LAS VEGAS may host far more punter-friendly spectacles, including bells and whistles by the world's big technology and consumer electronics firms, but low-profile software firm Citrix was determined to put on a good show last week for the 4,000-plus customers it brought to Nevada.
More to the point, with more acquisitions and a partnership with Dell to announce, the $7bn marketcap firm, which employs more than 80 people at its Dublin customer service centre, Citrix wanted to drive home the point that its technology is increasingly essential to make all those devices work together.
Citrix connects all the recognisable technology: mobile phones, office work stations and data centres using "virtualisation", allowing users to access their personal desktop from any device, anywhere. It does this by investing all software applications on a central store in a data centre, then delivering them on demand to end users via its virtualisation technology, creating a virtual image of your office desktop, for example, on your home PC or even your mobile phone without installing any software.
With the completion of its $500m acquisition of Resource last week, the latest in a $1.8bn string of highprofile buyouts including Ardence in January, Citrix chief executive Mark Templeton spelled out the firm's strategy at the monster meeting.
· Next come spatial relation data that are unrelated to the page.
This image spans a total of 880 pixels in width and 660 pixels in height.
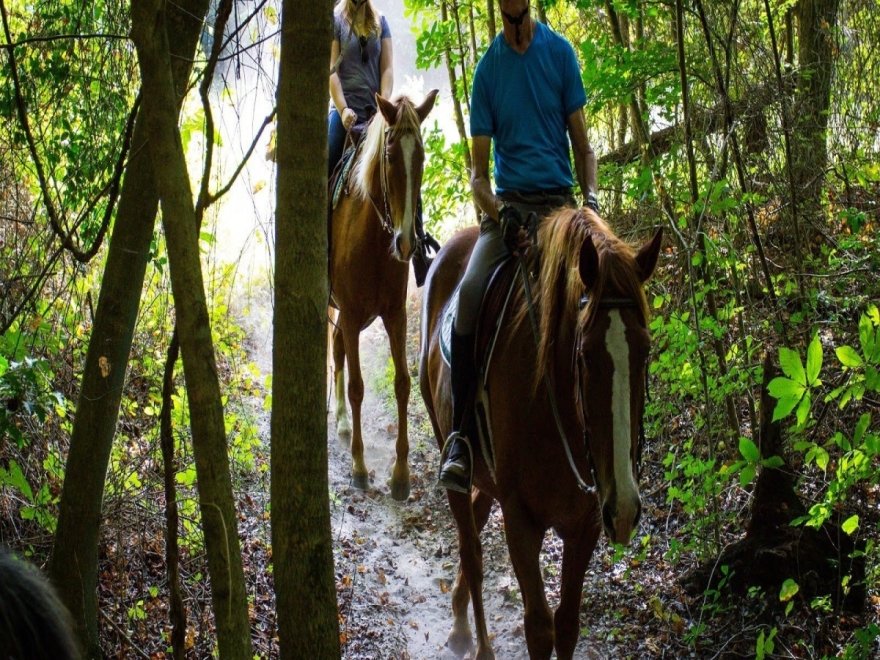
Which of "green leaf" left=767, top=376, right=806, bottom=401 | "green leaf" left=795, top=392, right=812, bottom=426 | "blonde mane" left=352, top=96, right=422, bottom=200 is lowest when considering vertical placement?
"green leaf" left=795, top=392, right=812, bottom=426

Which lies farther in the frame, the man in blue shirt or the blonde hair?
the blonde hair

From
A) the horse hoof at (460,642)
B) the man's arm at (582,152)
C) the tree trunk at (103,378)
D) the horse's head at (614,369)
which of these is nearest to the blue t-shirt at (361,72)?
the man's arm at (582,152)

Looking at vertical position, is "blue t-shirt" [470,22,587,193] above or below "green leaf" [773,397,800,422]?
above

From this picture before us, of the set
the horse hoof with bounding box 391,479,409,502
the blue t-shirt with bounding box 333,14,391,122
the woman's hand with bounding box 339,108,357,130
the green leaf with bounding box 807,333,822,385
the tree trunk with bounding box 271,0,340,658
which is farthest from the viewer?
the blue t-shirt with bounding box 333,14,391,122

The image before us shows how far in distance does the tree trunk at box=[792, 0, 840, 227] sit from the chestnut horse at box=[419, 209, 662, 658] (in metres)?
3.37

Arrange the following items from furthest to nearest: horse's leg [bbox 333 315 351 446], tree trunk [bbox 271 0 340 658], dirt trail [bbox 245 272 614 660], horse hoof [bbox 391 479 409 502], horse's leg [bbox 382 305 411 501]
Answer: horse's leg [bbox 333 315 351 446]
horse's leg [bbox 382 305 411 501]
horse hoof [bbox 391 479 409 502]
dirt trail [bbox 245 272 614 660]
tree trunk [bbox 271 0 340 658]

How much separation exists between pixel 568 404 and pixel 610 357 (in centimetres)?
55

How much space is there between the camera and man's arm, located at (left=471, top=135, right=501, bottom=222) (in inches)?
171

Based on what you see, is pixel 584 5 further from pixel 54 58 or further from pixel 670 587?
pixel 670 587

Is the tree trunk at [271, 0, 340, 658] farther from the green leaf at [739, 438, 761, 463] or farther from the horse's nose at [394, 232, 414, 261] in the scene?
the horse's nose at [394, 232, 414, 261]

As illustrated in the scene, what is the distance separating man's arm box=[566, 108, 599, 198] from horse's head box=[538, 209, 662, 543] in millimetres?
935

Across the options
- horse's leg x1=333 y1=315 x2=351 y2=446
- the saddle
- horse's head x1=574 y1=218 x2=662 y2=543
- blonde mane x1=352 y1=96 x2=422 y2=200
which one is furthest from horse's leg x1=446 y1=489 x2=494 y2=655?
blonde mane x1=352 y1=96 x2=422 y2=200

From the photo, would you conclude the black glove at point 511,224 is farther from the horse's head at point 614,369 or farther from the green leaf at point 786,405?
the green leaf at point 786,405

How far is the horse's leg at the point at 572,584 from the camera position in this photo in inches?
155
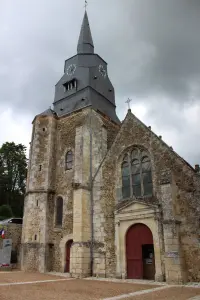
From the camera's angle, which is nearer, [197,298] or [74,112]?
[197,298]

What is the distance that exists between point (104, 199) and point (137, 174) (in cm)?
235

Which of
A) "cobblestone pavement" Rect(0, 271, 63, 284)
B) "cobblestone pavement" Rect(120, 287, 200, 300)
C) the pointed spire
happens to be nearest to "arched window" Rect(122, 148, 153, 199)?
"cobblestone pavement" Rect(120, 287, 200, 300)

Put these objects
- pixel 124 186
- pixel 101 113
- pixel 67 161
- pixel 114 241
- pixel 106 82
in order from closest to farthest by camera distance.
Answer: pixel 114 241
pixel 124 186
pixel 67 161
pixel 101 113
pixel 106 82

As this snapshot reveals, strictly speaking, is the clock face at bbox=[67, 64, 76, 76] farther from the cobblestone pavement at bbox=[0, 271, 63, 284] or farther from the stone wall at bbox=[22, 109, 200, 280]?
the cobblestone pavement at bbox=[0, 271, 63, 284]

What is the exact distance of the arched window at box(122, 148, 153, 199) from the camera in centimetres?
1371

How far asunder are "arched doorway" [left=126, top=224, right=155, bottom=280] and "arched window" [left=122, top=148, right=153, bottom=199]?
1.81 m

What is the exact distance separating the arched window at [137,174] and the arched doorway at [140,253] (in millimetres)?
1812

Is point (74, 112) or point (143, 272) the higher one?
point (74, 112)

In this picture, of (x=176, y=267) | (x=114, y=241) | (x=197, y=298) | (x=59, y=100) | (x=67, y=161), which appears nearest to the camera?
(x=197, y=298)

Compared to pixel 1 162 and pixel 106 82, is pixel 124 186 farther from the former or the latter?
pixel 1 162

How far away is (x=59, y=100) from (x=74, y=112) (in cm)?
329

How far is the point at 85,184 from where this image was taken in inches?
601

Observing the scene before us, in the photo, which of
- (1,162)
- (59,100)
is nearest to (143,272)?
(59,100)

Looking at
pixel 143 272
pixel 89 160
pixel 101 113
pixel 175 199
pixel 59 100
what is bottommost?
pixel 143 272
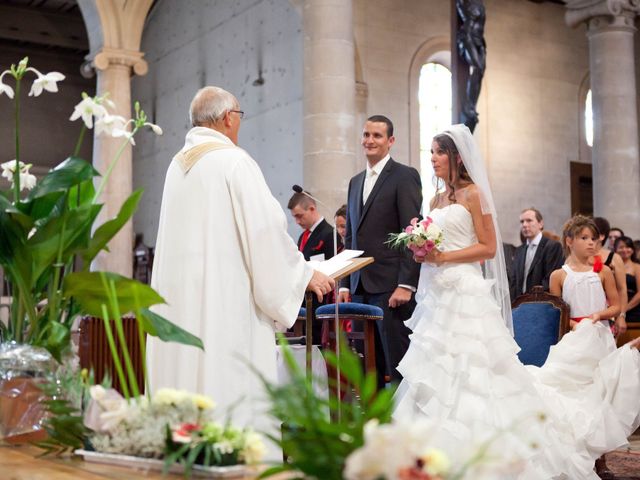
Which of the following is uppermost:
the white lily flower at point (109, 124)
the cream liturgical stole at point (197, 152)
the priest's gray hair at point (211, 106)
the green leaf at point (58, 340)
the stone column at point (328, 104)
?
the stone column at point (328, 104)

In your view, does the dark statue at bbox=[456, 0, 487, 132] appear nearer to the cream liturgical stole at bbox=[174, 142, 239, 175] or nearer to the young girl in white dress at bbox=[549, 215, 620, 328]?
the young girl in white dress at bbox=[549, 215, 620, 328]

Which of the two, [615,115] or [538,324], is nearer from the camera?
[538,324]

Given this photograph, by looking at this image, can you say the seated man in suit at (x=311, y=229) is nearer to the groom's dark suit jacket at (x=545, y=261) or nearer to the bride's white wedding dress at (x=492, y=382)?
the groom's dark suit jacket at (x=545, y=261)

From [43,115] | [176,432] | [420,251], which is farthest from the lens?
[43,115]

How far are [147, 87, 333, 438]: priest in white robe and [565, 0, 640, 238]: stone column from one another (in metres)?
10.9

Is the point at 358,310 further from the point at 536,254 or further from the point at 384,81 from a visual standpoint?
the point at 384,81

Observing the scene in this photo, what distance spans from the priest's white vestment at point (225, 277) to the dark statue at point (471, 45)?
741 centimetres

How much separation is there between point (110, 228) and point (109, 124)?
0.48 meters

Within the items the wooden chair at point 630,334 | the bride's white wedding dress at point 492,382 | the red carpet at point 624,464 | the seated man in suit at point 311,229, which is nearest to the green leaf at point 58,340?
the bride's white wedding dress at point 492,382

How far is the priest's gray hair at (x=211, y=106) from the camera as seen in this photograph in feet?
13.7

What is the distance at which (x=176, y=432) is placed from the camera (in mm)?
1763

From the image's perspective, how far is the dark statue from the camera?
11180 mm

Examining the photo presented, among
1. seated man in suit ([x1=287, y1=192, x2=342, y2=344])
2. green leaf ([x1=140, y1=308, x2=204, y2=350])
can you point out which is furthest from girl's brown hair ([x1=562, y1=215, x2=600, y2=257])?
green leaf ([x1=140, y1=308, x2=204, y2=350])

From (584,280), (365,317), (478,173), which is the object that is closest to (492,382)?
(365,317)
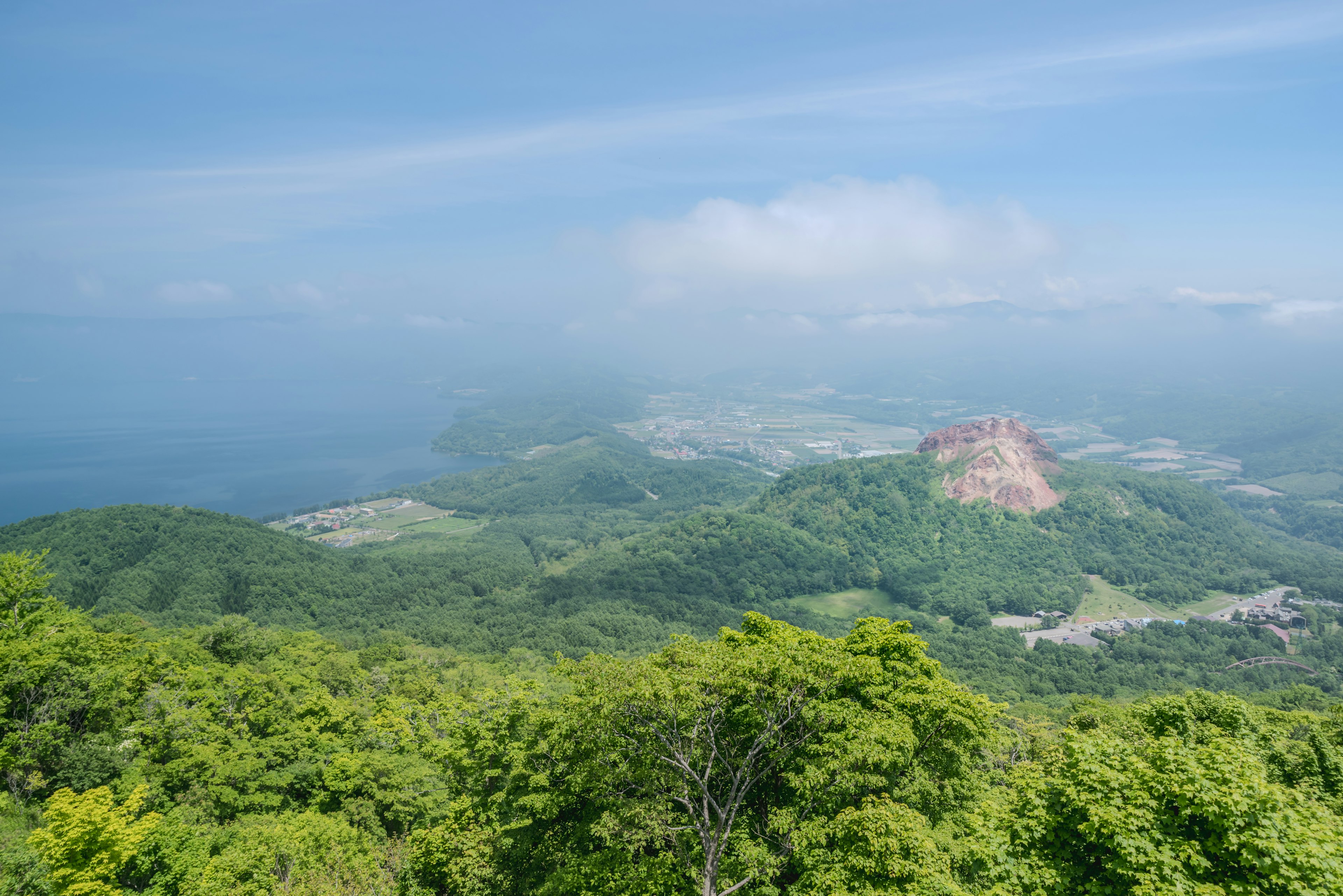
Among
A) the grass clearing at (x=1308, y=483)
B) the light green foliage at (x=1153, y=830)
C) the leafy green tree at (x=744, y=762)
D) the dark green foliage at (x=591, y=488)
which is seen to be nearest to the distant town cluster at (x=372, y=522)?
the dark green foliage at (x=591, y=488)

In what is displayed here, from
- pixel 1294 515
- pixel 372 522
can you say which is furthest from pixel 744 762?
pixel 1294 515

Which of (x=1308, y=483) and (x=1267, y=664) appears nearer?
(x=1267, y=664)

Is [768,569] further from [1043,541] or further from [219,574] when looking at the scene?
[219,574]

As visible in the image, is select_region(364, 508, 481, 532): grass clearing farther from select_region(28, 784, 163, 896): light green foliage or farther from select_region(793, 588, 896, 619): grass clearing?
select_region(28, 784, 163, 896): light green foliage

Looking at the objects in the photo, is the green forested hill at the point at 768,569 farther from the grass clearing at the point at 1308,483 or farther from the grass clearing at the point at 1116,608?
the grass clearing at the point at 1308,483

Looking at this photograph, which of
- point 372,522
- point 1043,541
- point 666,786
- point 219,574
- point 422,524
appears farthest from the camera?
point 422,524

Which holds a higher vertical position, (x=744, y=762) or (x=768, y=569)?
(x=744, y=762)
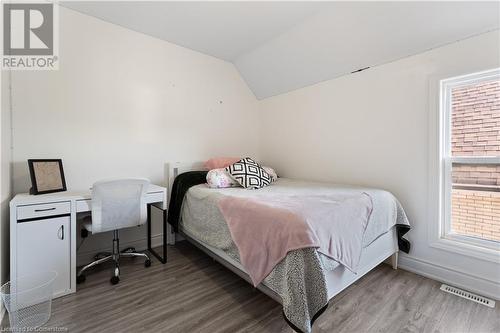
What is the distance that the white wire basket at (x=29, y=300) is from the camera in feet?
4.76

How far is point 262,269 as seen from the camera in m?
1.38

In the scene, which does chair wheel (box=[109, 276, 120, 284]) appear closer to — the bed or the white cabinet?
the white cabinet

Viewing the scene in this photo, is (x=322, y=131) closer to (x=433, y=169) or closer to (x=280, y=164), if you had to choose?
(x=280, y=164)

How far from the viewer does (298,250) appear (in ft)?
3.95

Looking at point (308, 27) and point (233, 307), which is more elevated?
point (308, 27)

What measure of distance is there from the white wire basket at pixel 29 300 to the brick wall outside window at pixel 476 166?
10.9 ft

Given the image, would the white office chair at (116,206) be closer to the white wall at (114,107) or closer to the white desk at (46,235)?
the white desk at (46,235)

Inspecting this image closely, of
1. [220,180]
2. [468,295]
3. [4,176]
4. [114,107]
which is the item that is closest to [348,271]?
[468,295]

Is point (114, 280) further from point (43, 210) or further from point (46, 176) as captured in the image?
point (46, 176)

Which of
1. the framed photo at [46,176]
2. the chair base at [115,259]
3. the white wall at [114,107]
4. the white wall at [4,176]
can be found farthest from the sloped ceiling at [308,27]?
the chair base at [115,259]

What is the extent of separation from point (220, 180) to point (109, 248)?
1411 mm

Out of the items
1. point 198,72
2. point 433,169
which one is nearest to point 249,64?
point 198,72

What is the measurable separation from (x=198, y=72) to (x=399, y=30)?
2349 mm

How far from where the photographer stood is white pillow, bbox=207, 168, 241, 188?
2.40 meters
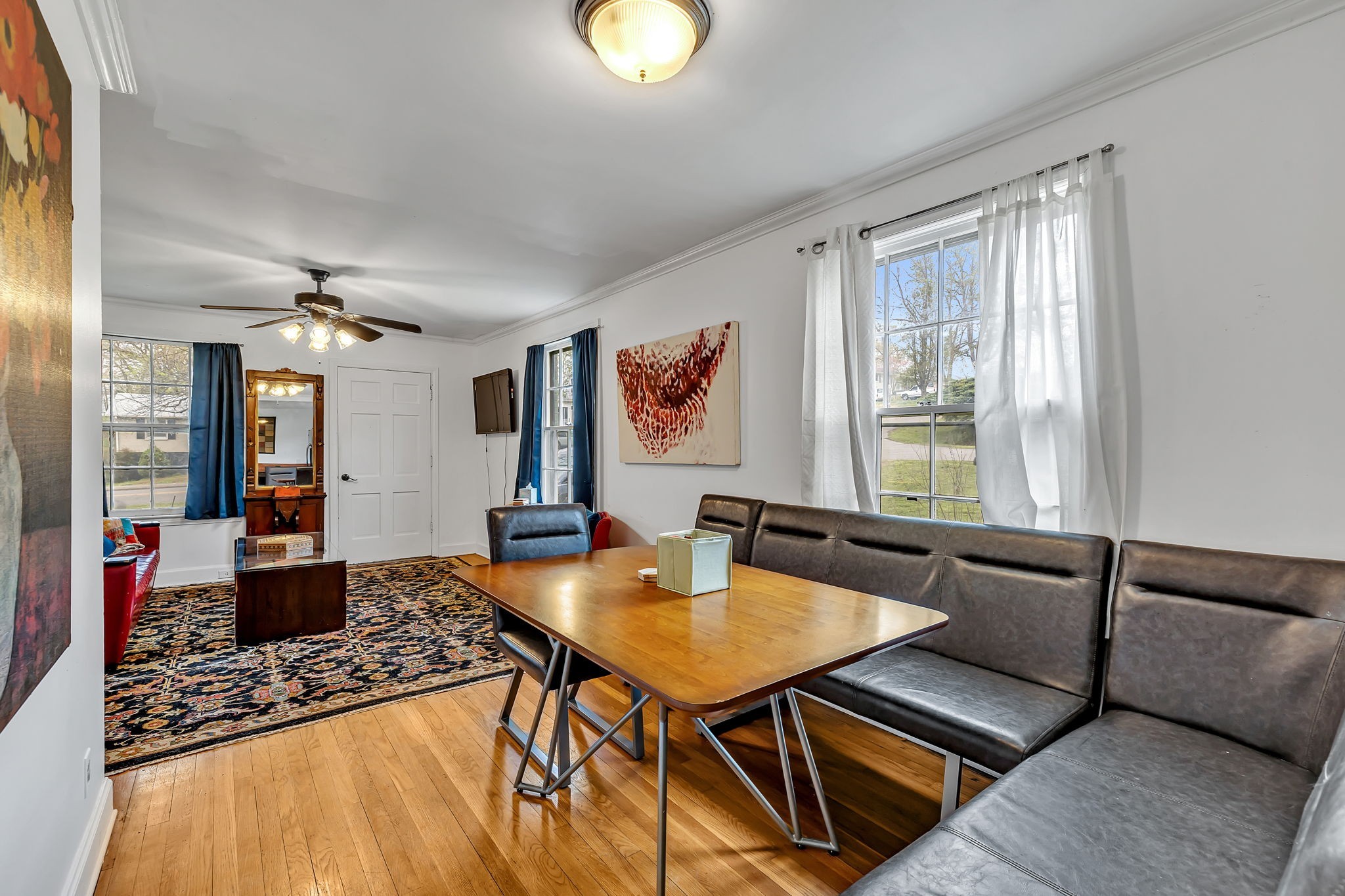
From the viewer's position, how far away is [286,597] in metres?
3.71

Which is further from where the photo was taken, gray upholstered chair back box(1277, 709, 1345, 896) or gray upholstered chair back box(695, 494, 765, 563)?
gray upholstered chair back box(695, 494, 765, 563)

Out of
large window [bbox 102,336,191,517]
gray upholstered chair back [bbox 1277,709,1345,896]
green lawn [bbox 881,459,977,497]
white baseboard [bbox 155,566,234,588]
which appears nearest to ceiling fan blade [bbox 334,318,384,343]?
large window [bbox 102,336,191,517]

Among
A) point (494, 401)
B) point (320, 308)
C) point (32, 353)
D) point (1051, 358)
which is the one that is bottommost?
point (32, 353)

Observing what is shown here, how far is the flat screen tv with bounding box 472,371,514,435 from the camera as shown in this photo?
593cm

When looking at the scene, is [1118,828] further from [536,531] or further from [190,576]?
[190,576]

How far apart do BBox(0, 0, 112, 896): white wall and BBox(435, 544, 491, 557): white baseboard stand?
471cm

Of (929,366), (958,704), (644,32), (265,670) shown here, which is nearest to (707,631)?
(958,704)

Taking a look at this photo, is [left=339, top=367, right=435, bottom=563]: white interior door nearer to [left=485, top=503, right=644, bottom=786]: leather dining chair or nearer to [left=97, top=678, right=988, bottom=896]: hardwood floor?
[left=97, top=678, right=988, bottom=896]: hardwood floor

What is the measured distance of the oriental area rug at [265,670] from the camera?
259 centimetres

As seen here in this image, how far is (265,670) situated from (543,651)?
81.8 inches

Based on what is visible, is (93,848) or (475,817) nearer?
(93,848)

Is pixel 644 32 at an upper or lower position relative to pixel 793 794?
upper

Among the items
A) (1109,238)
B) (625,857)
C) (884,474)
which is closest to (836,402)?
(884,474)

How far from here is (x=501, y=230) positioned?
334cm
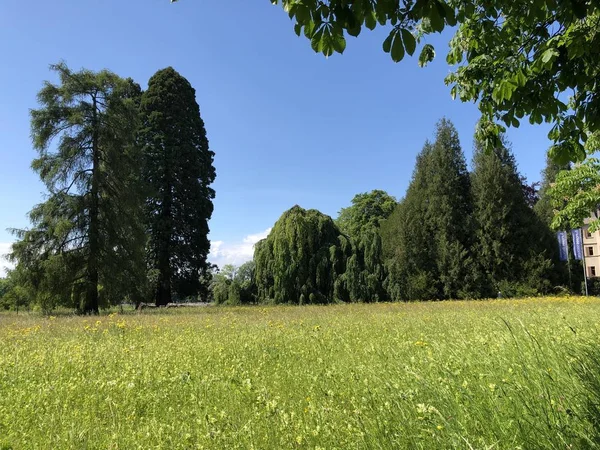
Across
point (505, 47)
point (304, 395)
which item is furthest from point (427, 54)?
point (304, 395)

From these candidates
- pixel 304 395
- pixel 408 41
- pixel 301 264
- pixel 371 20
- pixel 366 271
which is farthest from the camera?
pixel 301 264

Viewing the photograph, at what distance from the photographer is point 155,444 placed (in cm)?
275

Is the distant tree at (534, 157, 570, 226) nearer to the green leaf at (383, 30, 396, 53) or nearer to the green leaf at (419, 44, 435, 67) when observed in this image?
the green leaf at (419, 44, 435, 67)

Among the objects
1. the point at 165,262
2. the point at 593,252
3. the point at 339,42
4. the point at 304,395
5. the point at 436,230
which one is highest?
the point at 436,230

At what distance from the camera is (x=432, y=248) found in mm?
25312

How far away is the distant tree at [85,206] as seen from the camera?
16.6 meters

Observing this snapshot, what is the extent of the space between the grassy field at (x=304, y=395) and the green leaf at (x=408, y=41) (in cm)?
161

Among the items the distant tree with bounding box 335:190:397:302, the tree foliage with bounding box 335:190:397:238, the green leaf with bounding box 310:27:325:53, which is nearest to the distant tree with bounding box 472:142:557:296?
the distant tree with bounding box 335:190:397:302

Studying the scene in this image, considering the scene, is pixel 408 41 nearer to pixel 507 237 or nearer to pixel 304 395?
pixel 304 395

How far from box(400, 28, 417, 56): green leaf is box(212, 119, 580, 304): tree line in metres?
18.4

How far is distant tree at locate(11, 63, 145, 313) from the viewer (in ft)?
54.4

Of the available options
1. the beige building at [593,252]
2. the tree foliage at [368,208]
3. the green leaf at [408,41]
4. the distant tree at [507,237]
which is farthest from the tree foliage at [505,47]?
the beige building at [593,252]

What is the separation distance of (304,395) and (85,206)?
55.0 ft

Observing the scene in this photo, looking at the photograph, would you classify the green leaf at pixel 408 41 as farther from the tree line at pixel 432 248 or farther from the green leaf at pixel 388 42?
the tree line at pixel 432 248
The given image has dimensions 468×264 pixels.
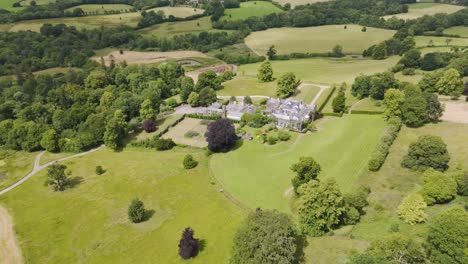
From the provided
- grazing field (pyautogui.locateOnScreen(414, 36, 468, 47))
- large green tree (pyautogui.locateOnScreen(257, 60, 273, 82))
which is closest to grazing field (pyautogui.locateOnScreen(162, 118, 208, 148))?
large green tree (pyautogui.locateOnScreen(257, 60, 273, 82))

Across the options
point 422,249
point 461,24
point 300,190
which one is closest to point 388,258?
point 422,249

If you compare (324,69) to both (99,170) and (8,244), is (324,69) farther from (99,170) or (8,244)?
(8,244)

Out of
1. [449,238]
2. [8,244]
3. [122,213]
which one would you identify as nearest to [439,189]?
[449,238]

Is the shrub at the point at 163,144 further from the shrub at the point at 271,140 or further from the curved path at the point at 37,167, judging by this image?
the shrub at the point at 271,140

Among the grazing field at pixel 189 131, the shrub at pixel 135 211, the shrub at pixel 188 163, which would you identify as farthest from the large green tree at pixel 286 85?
the shrub at pixel 135 211

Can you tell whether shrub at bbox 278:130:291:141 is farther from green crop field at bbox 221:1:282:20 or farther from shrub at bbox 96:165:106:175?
green crop field at bbox 221:1:282:20
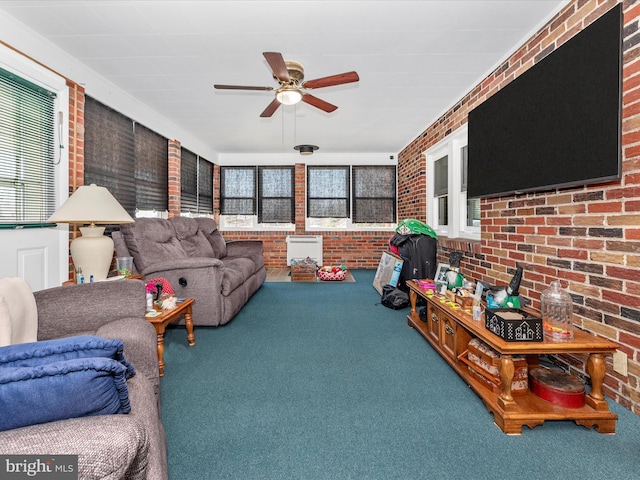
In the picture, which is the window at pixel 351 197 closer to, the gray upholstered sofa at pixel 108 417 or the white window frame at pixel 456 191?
the white window frame at pixel 456 191

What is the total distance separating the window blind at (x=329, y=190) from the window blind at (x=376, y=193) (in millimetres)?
297

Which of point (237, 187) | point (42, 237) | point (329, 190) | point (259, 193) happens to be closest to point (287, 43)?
point (42, 237)

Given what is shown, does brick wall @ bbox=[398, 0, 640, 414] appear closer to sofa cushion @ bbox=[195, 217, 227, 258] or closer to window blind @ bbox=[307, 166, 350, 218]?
sofa cushion @ bbox=[195, 217, 227, 258]

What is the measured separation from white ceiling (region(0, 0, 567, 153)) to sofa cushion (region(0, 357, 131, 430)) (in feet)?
7.60

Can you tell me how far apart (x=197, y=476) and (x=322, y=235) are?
17.8 ft

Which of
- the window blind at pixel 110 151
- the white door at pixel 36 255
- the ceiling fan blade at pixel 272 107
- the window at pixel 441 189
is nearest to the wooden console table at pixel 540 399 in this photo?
the ceiling fan blade at pixel 272 107

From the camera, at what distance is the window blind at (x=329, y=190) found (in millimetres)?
6652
Although to some extent he was preaching to the converted, Templeton said virtualisation was key to the future of the technology industry as a method for corporate IT buyers to cut costs, improve security, "go green", and simplify data management in an era of increasingly complex compliance costs.
"Over the next decade the defining issue of IT will become delivery of applications to people, " said Templeton, who repeatedly stressed virtualisation as a solution to universal business problems, whether technical or cultural. He estimated the value of the virtualisation market to grow to $5bn in the next four years.
Several speakers at Citrix's tenth annual iForum conference made reference to the younger generation entering the office . . . the "echo boom" offspring of baby boomers . . . who demand access to corporate systems on their own devices.
Another key theme was the environmental impact of information technology. PCs use 150W-250W of electricity, yet a thin client desktop application (including power consumed by the server) uses only 20W, according to Chris Fleck of Citrix. He claimed secure remote access to the office can lead to zero commute times and therefore zero petrol consumption.
He said diskless desktop computers, so-called thin clients, an 80% reduction in web servers, more telecommuting and new power management technology from Citrix and its competitors would drastically drive down energy consumption for businesses, particularly as oil approaches $100 a barrel.
Citrix unveiled a new a partnership with Dell at the conference and it was telling that a list of the five largest server manufacturers was projected onto the conference screen as the announcement was made. The message was clear that the company intends to get into bed with all the major 'metal' manufacturers. Templeton told the Sunday Tribune he envisaged data centre customers requesting Citrix products to be "sprayed on" to server boxes when ordered from manufacturers.
The buzz on the conference room floor was that if Templeton achieves this goal, then the next logical step will be for him to bring virtualisation technology out of the office server rack and into household devices, allowing remote access to personalised TV, phone systems and video games from any location. That at least will make the dinner party question easier to answer.